Rethink where junior talent fits. The 2019 model, hire juniors, hand them grunt work while they learn, doesn't map onto teams where AI does the grunt work faster than a junior manages alone. Junior engineers aren't obsolete. The path to competence looks different now. Leaders who ignore it will burn out their juniors on busywork AI already handles, or fail to build the judgment those juniors need to become the senior engineers this leverage model demands.

Change what the interview tests. Most technical interviews still measure whether a candidate writes a sorting algorithm from memory. This skill matters less by the month. Start measuring whether a candidate reads an unfamiliar diff and spots what's wrong with it in ten minutes. This is the 45.9% gap, tested directly, in a room, before the hire.

If You're the Engineer, Not the Founder

Read this from the other chair, and the math still applies to you.

The safest career move in engineering right now isn't refusing AI tools out of principle, and it isn't handing every task to a model and calling it done.
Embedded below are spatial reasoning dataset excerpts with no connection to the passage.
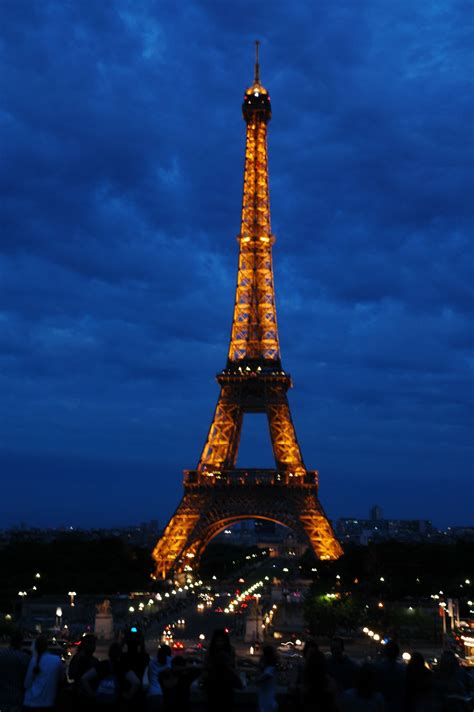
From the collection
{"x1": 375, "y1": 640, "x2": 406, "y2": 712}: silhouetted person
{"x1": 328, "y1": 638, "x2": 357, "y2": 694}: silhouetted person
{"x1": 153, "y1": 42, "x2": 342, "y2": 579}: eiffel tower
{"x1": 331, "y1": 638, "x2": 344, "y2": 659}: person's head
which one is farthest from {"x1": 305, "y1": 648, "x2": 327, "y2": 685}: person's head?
{"x1": 153, "y1": 42, "x2": 342, "y2": 579}: eiffel tower

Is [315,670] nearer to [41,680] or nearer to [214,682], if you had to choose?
[214,682]

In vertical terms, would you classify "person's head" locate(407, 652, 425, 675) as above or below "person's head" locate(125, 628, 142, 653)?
below

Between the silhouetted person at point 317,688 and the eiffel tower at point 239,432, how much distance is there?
5265cm

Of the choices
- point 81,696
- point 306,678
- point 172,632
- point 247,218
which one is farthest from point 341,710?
point 247,218

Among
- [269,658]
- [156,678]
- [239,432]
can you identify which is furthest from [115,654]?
[239,432]

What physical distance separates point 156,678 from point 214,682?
180 centimetres

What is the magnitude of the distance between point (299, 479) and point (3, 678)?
5256 centimetres

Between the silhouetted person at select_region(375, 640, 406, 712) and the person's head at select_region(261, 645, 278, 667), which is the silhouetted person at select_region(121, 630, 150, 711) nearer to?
the person's head at select_region(261, 645, 278, 667)

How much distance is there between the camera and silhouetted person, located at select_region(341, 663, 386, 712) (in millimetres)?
8867

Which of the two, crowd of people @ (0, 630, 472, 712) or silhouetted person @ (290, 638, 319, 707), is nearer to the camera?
crowd of people @ (0, 630, 472, 712)

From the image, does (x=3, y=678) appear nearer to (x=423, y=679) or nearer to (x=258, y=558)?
(x=423, y=679)

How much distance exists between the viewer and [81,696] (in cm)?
992

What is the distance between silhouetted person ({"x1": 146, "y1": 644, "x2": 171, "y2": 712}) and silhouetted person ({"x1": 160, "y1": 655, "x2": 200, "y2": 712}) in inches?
7.2

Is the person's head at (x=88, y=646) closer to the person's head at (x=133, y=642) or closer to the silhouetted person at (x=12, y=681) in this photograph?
the person's head at (x=133, y=642)
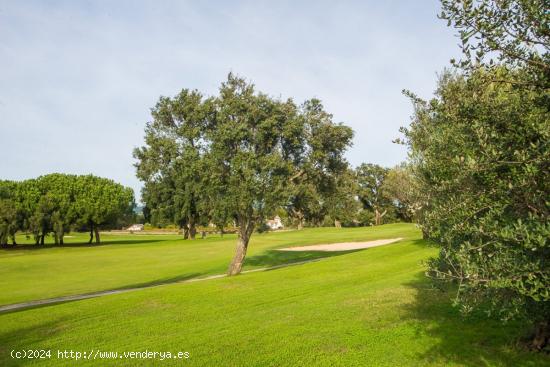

It's becoming the person on the team who catches the 45.9% gap before the customer does. Learn to read AI-generated code the way a good editor reads a first draft: fast, skeptical, looking for the sentence which sounds right but says something false.

Engineers who build this muscle become the three worth ten. Engineers who don't become interchangeable with the tool they're using, and tools get cheaper every year.

The Real Question

The 93.9% headline asks: will AI replace engineers? Wrong question. The right one: are you building a team, and a review culture, capable of telling a benchmark score apart from a production-ready answer?

Most companies aren't there yet. Eighty-four percent adoption against 29% trust says so plainly.

Before writing the next headcount plan, ask what you're hiring for: bodies to write code, or judgment to catch it when the code is wrong. Two different jobs. Only one survives a benchmark score.